§ Exercise passage:

FDs are areas with high food insecurity due to low access to healthy food and a concentration of non-healthy food venues.1 Food insecurity leads to about a 10% increase in body mass index (BMI), which correlates with increased complications following autologous breast reconstruction (ABR).1-8 Few studies explore FDs' effects on postoperative outcomes after ABR. This study aims to 1) describe comorbidity burden in patients residing in FDs and 2) assess FD residence's effects on postoperative outcomes following DIEP breast reconstruction.

Methods

A multicenter retrospective review of patients undergoing DIEP reconstruction from 2014 to 2018 was conducted. Patient characteristics and postoperative outcomes were collected. Addresses were classified as low food access (LFA) if residents lived more than 0.5 miles (urban) or 10 miles (rural) from the nearest supermarket.9 Primary outcomes included minor (e.g., seroma, hematoma, dehiscence) and major (i.e., return to the operating room) complications. Subanalysis of the LFA group was performed by income, where low income (LI) was defined as ≤80% of the state-wide median family income.

§ Work instruction: Write out the food desert study text from "FDs are areas" through "DIEP breast reconstruction.", copying it word for word.

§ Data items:
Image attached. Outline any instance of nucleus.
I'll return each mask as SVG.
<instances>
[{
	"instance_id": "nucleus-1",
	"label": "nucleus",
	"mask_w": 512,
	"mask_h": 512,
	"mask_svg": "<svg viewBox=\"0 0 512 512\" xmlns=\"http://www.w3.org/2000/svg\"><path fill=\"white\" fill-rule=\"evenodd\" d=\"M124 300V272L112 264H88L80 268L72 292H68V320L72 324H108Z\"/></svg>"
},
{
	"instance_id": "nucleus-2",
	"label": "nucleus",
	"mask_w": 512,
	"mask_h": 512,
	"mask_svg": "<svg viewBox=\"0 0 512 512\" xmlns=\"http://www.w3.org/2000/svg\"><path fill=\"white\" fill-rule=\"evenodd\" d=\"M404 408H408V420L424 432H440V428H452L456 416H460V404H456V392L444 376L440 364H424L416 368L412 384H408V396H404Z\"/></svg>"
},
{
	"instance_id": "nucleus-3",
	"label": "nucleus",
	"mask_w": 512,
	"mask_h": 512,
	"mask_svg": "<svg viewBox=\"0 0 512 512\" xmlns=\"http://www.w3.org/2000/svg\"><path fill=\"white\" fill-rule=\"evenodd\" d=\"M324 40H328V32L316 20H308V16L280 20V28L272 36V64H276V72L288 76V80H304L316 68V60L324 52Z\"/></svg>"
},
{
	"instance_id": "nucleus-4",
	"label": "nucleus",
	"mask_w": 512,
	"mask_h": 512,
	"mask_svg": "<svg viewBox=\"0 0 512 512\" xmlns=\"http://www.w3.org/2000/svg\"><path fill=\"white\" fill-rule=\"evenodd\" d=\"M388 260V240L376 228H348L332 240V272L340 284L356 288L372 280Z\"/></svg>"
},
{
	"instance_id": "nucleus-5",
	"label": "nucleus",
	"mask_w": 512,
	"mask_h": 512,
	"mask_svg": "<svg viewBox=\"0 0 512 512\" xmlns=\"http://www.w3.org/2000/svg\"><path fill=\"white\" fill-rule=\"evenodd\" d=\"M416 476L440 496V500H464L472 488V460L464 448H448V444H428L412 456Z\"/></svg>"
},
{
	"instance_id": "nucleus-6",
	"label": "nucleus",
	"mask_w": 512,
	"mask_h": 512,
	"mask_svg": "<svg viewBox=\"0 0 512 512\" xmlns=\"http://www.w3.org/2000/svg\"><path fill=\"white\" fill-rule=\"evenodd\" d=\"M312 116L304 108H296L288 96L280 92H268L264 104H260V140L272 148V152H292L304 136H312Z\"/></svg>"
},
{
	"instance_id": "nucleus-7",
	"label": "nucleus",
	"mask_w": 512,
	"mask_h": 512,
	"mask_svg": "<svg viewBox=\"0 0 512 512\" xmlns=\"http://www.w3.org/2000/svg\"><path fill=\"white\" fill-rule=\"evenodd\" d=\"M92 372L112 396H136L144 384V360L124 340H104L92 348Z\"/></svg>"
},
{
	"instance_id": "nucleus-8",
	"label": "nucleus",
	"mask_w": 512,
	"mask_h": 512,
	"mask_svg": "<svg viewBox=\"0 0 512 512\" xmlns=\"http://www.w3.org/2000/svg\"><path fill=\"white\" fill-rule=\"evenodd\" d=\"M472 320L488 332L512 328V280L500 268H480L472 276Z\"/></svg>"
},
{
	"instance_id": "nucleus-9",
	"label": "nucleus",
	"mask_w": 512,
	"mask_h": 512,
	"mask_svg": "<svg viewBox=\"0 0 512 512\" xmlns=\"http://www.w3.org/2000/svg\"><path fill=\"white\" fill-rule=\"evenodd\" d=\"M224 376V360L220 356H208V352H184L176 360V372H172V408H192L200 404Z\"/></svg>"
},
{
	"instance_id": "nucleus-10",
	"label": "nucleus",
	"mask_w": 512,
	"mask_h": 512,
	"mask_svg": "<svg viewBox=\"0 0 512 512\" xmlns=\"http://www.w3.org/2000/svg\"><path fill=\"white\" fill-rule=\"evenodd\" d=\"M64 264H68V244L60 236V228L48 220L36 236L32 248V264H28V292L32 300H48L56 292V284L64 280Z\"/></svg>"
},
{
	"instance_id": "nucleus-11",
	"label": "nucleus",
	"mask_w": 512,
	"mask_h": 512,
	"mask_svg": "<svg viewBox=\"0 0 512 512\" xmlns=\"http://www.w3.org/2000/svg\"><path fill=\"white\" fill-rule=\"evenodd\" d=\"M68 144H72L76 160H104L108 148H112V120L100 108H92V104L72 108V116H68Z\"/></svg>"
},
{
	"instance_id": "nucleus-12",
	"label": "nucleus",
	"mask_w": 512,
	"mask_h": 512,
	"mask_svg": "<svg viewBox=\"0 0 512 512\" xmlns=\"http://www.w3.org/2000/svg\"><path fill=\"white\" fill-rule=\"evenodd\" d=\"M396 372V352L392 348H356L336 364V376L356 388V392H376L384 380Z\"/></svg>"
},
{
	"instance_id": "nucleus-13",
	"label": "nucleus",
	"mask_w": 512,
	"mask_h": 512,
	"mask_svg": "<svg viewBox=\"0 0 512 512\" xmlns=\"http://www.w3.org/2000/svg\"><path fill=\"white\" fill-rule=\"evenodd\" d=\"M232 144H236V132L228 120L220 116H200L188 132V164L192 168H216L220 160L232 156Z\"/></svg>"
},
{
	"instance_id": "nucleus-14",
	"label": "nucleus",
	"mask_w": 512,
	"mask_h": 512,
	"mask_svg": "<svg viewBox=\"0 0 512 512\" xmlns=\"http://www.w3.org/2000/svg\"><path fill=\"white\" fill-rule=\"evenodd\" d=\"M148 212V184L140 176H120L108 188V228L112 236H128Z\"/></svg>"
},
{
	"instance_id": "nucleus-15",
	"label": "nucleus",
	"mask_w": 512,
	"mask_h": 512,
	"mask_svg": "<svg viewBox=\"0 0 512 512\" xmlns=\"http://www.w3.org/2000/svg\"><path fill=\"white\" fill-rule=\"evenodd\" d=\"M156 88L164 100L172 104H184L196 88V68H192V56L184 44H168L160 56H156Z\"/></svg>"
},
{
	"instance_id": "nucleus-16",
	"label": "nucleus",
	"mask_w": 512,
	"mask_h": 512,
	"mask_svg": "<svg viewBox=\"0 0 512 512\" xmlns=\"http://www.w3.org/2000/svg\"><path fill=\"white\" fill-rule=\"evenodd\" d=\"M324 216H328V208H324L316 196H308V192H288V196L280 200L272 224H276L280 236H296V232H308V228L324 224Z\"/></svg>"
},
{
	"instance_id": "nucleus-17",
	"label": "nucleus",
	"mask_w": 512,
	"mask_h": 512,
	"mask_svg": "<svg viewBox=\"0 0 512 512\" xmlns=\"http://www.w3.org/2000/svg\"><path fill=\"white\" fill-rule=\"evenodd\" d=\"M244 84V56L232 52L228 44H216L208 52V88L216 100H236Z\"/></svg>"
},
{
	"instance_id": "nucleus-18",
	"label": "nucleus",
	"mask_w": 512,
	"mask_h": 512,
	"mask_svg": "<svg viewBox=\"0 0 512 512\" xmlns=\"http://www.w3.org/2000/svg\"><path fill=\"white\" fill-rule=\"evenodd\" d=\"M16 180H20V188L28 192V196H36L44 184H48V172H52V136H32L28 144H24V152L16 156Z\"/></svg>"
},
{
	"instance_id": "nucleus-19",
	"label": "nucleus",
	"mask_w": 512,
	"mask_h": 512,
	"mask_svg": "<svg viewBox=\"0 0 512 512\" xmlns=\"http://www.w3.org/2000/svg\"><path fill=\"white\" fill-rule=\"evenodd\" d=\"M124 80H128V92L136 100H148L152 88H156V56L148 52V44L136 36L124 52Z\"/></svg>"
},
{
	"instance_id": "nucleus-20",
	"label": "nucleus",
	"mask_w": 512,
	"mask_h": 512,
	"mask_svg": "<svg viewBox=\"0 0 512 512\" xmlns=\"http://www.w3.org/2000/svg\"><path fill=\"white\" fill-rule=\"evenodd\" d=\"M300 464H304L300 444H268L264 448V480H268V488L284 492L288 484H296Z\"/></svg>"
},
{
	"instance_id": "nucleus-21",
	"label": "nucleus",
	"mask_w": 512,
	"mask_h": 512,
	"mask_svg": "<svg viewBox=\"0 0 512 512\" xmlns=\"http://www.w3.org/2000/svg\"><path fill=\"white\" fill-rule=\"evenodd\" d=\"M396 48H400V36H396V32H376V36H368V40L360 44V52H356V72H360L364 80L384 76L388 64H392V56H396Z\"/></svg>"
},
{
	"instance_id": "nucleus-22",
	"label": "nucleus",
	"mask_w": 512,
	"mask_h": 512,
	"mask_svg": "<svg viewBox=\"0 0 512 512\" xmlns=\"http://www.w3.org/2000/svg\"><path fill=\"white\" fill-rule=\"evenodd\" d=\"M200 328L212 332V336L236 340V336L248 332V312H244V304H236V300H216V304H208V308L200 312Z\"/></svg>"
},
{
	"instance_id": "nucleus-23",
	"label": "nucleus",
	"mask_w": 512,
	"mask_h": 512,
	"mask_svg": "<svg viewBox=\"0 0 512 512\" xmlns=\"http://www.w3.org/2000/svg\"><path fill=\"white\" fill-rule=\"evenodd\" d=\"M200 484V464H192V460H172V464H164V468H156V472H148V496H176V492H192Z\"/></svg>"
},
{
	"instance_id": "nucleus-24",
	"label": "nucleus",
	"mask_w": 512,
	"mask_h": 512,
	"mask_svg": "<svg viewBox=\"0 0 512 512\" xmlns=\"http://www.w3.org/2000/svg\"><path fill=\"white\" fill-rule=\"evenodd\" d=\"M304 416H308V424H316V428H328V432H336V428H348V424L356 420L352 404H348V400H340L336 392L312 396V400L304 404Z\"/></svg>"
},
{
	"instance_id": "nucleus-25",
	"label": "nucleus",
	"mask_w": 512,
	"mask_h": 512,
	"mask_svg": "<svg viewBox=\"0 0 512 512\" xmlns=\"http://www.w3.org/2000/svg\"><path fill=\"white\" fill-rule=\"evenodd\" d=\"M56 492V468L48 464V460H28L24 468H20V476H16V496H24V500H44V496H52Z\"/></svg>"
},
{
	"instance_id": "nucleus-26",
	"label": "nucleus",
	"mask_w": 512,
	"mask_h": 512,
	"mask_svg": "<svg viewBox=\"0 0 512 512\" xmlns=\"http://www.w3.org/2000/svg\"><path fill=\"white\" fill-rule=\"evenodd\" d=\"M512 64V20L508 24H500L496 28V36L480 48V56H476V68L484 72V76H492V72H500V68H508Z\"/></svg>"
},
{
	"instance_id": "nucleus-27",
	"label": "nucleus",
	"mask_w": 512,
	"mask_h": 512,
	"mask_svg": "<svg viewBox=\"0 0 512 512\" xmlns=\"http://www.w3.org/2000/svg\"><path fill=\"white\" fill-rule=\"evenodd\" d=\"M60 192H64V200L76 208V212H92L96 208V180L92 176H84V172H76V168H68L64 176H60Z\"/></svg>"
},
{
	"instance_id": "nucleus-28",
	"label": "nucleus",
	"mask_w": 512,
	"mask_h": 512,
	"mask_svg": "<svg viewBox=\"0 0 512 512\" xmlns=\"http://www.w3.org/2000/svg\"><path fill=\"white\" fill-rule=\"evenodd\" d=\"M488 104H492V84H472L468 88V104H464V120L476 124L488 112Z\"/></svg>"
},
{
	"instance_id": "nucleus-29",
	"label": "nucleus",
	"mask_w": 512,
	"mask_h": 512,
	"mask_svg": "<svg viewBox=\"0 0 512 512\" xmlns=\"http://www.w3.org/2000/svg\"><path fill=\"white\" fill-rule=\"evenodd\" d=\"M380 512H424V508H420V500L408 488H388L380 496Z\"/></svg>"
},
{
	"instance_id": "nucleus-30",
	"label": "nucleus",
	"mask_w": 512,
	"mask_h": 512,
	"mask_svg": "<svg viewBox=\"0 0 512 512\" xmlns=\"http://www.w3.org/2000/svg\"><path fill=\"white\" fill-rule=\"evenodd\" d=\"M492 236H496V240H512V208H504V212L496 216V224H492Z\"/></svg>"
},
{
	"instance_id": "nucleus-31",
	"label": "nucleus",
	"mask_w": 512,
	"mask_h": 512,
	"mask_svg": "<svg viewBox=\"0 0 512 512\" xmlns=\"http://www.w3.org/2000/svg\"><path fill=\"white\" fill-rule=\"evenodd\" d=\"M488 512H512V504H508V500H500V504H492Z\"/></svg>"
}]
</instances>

§ Task answer:
FDs are areas with high food insecurity due to low access to healthy food and a concentration of non-healthy food venues.1 Food insecurity leads to about a 10% increase in body mass index (BMI), which correlates with increased complications following autologous breast reconstruction (ABR).1-8 Few studies explore FDs' effects on postoperative outcomes after ABR. This study aims to 1) describe comorbidity burden in patients residing in FDs and 2) assess FD residence's effects on postoperative outcomes following DIEP breast reconstruction.